Note: Students wishing to fulfill the advanced grammar requirement in Portuguese must enroll, after securing the approval of the director of the Latin American Studies Program, in either a one-semester language program abroad (which will not replace the study-abroad requirement) or in an intensive summer language program that certifies advanced proficiency.

Honors in Latin American Studies

Students majoring in Latin American studies with a 3.7 major average or better and 3.3 overall GPA at the end of their fifth semester (including course work done abroad) may apply for admission to the honors program by May 30 of their junior year. Permission of the program director and faculty sponsor is required. The honors program involves a yearlong independent research project that replaces the senior seminar requirement. Students must successfully defend their proposal before fall break, their first chapter (or equivalent) before the end of the first semester, and their thesis before the end of the academic year.
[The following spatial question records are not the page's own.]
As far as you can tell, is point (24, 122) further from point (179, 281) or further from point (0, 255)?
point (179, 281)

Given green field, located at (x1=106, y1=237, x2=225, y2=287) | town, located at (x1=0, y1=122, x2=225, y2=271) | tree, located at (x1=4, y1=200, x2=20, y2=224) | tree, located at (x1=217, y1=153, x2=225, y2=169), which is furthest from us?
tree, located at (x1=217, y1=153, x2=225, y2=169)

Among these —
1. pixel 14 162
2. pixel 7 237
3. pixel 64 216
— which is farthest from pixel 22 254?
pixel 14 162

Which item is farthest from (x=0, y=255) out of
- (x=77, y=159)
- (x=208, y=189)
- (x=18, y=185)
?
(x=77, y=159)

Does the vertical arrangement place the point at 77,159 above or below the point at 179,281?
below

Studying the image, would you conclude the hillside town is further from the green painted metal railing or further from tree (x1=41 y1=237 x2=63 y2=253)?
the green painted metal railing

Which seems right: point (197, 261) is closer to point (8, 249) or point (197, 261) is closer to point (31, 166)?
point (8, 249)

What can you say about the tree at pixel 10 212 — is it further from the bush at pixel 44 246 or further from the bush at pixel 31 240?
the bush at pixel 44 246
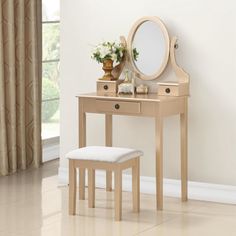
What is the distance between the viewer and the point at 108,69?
565 cm

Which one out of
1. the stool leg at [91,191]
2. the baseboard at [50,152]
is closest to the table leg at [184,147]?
the stool leg at [91,191]

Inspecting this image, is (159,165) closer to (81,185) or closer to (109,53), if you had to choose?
(81,185)

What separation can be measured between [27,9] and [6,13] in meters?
0.34

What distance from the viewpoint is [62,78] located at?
6070 millimetres

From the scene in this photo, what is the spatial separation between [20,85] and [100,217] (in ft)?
6.33

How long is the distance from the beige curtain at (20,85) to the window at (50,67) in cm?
26

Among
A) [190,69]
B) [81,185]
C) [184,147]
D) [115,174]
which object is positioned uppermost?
[190,69]

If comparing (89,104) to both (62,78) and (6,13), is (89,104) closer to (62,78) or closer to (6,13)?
(62,78)

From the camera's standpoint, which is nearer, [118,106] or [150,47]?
[118,106]

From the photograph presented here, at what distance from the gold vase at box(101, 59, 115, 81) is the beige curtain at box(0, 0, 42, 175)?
1.03 meters

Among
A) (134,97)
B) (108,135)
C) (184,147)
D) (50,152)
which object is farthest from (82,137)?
(50,152)

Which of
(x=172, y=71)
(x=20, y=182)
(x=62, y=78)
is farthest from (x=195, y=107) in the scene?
(x=20, y=182)

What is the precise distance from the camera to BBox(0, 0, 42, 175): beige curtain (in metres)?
6.33

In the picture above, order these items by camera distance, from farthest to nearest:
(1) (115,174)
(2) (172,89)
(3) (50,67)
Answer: (3) (50,67) → (2) (172,89) → (1) (115,174)
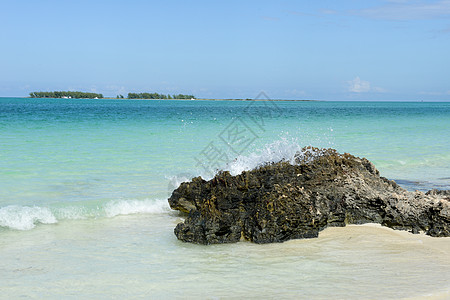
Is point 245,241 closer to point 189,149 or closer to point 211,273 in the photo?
A: point 211,273

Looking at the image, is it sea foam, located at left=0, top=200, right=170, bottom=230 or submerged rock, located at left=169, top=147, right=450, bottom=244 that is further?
sea foam, located at left=0, top=200, right=170, bottom=230

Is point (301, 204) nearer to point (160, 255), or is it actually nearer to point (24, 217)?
point (160, 255)

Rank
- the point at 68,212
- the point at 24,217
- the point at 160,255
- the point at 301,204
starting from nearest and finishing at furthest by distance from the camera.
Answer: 1. the point at 160,255
2. the point at 301,204
3. the point at 24,217
4. the point at 68,212

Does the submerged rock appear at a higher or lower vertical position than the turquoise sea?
higher

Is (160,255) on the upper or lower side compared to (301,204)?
lower

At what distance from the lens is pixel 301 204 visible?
5.76 metres

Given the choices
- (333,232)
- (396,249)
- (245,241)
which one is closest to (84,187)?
(245,241)

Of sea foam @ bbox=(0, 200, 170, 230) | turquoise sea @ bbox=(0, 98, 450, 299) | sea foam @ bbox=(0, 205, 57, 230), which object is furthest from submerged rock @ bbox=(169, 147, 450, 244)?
sea foam @ bbox=(0, 205, 57, 230)

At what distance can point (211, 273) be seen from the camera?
4.71 metres

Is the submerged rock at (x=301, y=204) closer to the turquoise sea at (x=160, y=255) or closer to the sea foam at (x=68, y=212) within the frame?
the turquoise sea at (x=160, y=255)

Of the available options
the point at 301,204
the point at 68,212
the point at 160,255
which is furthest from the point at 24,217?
the point at 301,204

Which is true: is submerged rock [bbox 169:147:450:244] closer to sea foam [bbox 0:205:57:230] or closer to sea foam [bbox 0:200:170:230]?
sea foam [bbox 0:200:170:230]

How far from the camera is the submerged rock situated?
567 centimetres

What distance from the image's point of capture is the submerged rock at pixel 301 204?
5.67 meters
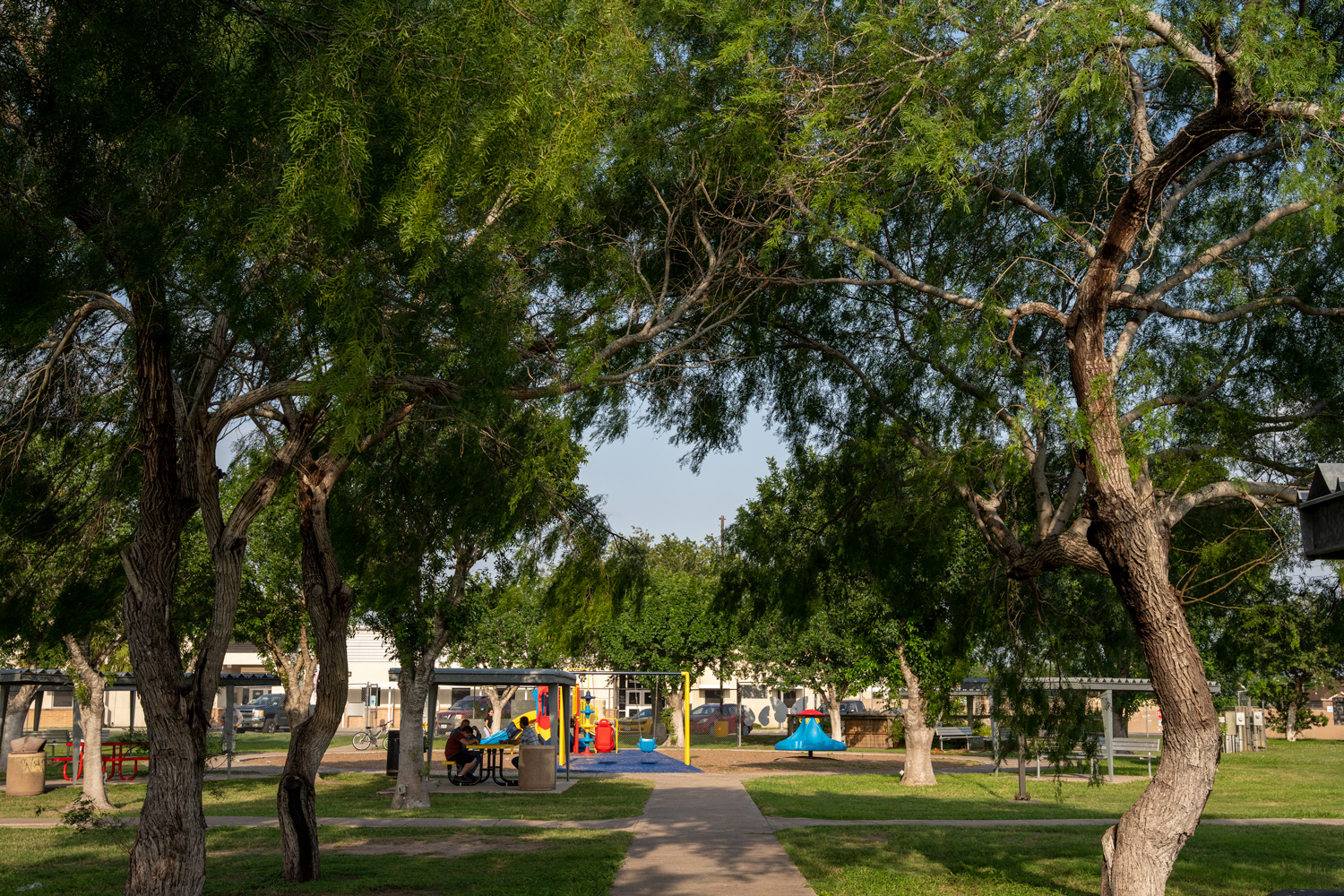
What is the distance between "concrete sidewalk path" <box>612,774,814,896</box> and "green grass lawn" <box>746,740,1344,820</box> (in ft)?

Successful completion of the work of the honors thesis and of the major will enable the student to graduate with “Honors in Latin American Studies.”

Other Applicable Courses +

Courses Approved for the Major in Latin American Studies

Anthropology

  • 236 Illegal Drugs, Law, and the State
  • 242 Anthropology of Latin America: City Life
  • 247 Colombian Politics through Film
  • 361 Militaries, Militarization, and War

Economics

  • 214 Economic Policy and Performance in Contemporary Latin America

Government

  • 253 Introduction to Latin American Politics
  • 264 Challenges to Democracy in Latin America
  • 456 Seminar: Civil Society and Social Change in Latin America

Latin American Studies

  • 173 History of Latin America, 1491 to 1900
  • 174 Introduction to Latin American Studies
  • 272 Mexican History: Justice, Rights, and Revolution
  • 275 Strongmen and Populism in Modern Spain and Latin America
  • 277 History of the Maya from 200 B.C.
  • 373 Religion and Unbelief in Modern Latin American History
  • 378 U.S.’s “Back Yard”
  • 473 Seminar: Historical Roots of Violence in Modern Latin America

Spanish

  • 135 Introduction to Literary Analysis
  • 231 Advanced Spanish
  • 264 Uncovering Tradition: Introduction to U.S. Latino/a Literature
  • 265 The Short Novel in Spanish America
  • 267 Family/History/Nation: Latina/o Genealogies
  • 273 Contemporary Spanish-American Short Story
  • 276 U.S. Latina/Chicana Women Writers
  • 278 Narratives, Artifacts, and Monuments of Pre-Columbian Civilizations
  • 338 The Diasporic Imagination: Cubans beyond Cuba
  • 341 Cities, Bodies, and Nations in Caribbean Literature
  • 354 Detectives and Spies: Popular Culture in Spanish-American Fiction
  • 371 The Colonial Experience: European and Amerindian Responses

Note: Additional courses, often taught by visiting faculty, may be available from time to time as temporary offerings and may be counted toward the major with permission of the Latin American Studies Program director. Up to two courses from a semester of study abroad and up to four courses from a year of study abroad may be counted toward the major with permission of the program director.